Ce type d’interopérabilité doit être intégré aux taxonomies vertes nationales, pour permettre au capital vert de traverser les frontières à grande échelle. À cette fin, les décideurs politiques et les régulateurs doivent identifier les caractéristiques de conception communes, aligner les mesures d’impact et les normes comptables et adopter une approche « adopter ou adapter » le reste, en empruntant des modèles ou des critères à d’autres et en les ajustant si nécessaire.

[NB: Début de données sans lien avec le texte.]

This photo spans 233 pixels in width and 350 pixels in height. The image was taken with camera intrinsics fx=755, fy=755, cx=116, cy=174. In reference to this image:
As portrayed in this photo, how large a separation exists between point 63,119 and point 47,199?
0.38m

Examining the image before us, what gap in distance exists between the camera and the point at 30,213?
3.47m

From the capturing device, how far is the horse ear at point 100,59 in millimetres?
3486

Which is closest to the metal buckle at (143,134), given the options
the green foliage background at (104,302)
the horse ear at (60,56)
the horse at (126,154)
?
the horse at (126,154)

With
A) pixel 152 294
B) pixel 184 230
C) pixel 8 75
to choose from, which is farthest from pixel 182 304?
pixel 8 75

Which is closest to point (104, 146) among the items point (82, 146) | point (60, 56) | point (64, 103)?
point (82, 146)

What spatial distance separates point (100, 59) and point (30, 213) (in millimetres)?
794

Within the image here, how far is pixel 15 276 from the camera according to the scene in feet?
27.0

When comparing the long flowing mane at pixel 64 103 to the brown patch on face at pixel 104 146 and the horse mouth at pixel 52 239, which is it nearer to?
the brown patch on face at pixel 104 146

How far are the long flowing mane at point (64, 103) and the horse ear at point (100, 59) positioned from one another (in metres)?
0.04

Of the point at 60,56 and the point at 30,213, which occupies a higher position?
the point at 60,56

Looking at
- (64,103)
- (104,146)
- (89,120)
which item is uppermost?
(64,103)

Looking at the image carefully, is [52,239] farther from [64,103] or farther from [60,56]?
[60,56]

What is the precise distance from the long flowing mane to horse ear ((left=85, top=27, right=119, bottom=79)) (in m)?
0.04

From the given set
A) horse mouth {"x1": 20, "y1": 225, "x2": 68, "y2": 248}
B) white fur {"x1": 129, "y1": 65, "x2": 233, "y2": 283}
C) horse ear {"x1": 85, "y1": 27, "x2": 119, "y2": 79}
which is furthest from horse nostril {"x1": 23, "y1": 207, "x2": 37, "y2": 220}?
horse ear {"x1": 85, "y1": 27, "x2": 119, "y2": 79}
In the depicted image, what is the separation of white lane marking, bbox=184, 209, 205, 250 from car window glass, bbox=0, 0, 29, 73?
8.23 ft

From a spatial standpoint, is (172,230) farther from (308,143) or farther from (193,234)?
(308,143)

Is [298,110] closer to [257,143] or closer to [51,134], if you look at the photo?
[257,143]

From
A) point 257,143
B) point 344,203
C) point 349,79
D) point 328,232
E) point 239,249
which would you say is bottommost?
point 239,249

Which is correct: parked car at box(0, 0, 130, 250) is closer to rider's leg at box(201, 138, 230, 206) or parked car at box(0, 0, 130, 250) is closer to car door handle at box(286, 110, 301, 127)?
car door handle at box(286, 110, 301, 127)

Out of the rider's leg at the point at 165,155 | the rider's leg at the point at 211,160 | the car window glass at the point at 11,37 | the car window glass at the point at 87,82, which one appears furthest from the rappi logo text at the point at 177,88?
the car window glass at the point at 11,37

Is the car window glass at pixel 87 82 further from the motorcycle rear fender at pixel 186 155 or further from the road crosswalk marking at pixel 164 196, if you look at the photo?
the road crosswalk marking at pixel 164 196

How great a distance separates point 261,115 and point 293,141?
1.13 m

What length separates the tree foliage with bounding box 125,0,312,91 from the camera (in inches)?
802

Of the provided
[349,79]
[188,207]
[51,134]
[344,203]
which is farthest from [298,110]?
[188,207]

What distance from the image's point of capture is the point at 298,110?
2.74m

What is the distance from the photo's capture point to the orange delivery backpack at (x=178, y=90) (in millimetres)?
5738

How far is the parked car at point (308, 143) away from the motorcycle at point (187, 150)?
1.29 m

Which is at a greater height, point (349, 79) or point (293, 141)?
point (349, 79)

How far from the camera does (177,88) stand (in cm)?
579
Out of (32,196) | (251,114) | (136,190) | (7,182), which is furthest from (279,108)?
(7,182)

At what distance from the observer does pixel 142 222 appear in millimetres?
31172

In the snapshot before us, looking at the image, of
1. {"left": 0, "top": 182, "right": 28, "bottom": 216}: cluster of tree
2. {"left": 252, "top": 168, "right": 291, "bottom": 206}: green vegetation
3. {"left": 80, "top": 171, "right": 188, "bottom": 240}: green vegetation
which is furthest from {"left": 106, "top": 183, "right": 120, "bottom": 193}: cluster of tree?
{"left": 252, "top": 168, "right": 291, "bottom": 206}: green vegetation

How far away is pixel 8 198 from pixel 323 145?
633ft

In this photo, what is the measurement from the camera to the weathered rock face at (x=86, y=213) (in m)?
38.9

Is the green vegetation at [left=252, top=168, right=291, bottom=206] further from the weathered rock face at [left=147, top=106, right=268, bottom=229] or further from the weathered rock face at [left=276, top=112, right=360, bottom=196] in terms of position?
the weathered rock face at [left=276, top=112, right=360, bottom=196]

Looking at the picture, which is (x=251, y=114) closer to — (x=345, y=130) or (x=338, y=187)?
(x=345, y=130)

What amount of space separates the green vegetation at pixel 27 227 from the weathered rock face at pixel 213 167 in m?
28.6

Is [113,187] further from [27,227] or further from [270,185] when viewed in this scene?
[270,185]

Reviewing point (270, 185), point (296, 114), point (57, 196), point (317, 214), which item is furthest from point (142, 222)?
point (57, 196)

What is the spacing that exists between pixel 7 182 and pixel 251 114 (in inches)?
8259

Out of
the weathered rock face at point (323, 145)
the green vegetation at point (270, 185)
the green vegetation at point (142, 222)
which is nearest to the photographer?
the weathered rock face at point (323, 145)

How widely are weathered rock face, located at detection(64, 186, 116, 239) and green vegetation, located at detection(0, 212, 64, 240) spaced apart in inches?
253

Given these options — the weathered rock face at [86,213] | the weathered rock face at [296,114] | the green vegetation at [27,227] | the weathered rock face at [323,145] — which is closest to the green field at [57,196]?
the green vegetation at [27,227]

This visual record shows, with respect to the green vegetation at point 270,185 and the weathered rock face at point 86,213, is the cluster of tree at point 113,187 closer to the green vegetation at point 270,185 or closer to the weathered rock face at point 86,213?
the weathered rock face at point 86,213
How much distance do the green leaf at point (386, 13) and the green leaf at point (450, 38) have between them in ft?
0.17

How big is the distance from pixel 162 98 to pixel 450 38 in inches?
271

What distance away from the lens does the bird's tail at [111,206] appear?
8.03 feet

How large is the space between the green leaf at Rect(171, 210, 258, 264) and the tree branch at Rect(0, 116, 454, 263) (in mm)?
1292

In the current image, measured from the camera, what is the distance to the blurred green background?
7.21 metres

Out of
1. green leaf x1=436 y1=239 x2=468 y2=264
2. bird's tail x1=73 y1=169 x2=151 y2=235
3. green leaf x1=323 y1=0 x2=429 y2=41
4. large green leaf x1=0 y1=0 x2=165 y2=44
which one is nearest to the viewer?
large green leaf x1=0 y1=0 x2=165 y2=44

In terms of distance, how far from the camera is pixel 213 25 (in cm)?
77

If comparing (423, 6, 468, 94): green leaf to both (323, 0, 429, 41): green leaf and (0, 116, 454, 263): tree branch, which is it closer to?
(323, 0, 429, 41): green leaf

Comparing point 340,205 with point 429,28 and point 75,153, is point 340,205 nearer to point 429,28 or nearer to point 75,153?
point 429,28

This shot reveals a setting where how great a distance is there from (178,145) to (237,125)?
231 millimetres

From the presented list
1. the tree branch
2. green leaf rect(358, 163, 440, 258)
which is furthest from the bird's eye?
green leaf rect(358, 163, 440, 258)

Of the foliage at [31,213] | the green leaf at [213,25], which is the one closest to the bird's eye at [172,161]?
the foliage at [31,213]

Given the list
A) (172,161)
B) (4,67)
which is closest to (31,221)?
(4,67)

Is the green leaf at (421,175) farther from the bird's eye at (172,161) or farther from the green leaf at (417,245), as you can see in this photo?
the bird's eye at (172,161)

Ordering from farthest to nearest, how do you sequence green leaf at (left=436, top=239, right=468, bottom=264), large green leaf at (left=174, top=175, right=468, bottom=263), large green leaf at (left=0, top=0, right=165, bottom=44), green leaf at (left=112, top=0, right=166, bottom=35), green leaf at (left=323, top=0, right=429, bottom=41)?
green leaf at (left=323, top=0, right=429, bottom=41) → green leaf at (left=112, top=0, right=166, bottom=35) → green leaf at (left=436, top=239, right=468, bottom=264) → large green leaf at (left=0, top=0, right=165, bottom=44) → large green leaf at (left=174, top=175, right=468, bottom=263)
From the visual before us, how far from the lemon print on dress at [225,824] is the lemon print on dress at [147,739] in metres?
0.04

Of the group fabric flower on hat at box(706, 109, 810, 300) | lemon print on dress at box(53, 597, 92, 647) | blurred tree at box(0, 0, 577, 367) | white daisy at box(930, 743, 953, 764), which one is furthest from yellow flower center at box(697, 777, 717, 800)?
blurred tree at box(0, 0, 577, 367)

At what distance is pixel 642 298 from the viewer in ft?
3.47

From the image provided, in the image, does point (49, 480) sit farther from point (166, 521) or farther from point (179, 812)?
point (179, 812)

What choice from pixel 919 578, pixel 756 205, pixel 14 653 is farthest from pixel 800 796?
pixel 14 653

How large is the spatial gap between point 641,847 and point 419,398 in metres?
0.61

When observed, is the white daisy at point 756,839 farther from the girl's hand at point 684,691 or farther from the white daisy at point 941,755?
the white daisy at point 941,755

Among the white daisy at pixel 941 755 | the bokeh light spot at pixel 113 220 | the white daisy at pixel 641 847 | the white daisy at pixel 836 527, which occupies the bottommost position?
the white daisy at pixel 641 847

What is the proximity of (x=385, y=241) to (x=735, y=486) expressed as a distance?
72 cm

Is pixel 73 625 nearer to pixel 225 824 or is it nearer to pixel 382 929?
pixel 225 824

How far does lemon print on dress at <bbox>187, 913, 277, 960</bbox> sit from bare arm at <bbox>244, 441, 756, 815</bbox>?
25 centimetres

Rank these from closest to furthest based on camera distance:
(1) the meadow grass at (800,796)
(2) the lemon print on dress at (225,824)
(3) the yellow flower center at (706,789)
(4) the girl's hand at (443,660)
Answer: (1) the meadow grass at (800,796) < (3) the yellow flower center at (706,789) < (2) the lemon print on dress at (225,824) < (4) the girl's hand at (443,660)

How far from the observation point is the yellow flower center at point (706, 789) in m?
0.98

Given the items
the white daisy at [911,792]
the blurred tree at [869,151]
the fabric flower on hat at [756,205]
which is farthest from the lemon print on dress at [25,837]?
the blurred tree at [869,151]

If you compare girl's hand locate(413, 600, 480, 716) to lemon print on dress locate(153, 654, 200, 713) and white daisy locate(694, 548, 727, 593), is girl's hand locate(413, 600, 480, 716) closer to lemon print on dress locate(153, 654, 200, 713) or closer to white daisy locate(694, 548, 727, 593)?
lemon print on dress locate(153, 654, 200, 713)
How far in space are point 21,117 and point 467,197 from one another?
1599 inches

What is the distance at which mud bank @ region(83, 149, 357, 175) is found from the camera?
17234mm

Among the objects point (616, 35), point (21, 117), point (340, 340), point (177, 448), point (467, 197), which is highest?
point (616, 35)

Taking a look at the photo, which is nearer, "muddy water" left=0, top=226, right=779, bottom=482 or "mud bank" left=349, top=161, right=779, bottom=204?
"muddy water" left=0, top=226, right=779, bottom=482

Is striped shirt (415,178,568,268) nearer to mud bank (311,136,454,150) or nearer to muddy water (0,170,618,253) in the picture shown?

Plusieurs initiatives visant à soutenir ce processus sont déjà en cours. En 2021, l’International Financial Reporting Standards Foundation a créé le Conseil des normes internationales de durabilité, un organisme indépendant du secteur privé qui élabore et approuve des normes de reporting sur le développement durable. Le G20 a défini six principes de haut niveau guider les juridictions dans l’élaboration de leurs propres approches pour aligner les investissements sur les objectifs de développement durable, contribuant ainsi à garantir la comparabilité et l’interopérabilité. Et le Réseau bancaire et financier durable fournit à ses 86 membres répartis dans 66 pays à marché émergent des boîtes à outils et des rapports d’avancement.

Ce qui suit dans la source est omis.